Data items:
============

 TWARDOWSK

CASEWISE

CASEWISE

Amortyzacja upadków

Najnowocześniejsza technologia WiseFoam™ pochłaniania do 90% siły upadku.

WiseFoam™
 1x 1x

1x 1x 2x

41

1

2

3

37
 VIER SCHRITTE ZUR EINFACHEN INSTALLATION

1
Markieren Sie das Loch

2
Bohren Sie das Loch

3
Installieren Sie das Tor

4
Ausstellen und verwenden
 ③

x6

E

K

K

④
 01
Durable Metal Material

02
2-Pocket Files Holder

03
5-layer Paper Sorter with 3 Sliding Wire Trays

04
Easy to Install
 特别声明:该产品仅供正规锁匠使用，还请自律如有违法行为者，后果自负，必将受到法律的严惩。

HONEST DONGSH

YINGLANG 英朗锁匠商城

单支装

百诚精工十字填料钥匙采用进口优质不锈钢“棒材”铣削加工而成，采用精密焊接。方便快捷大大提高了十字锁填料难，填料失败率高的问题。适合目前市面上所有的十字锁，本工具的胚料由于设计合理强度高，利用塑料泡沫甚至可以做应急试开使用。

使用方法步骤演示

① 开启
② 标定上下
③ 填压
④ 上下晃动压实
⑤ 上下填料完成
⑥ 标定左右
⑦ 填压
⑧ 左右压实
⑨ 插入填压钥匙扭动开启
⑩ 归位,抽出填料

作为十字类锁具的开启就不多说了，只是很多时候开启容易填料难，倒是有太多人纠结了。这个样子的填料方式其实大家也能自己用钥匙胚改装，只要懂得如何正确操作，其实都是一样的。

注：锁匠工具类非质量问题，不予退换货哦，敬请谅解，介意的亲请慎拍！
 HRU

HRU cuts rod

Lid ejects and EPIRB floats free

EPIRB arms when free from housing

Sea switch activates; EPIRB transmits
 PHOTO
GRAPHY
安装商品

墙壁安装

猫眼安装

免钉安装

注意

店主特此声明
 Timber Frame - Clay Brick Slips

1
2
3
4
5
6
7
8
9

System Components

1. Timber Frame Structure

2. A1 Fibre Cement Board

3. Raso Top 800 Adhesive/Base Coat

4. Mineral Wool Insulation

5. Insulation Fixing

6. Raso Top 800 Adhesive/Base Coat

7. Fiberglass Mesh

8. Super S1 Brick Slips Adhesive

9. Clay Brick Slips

============

Scan each line above for the string "Loch". Give the tally and nothing else.

2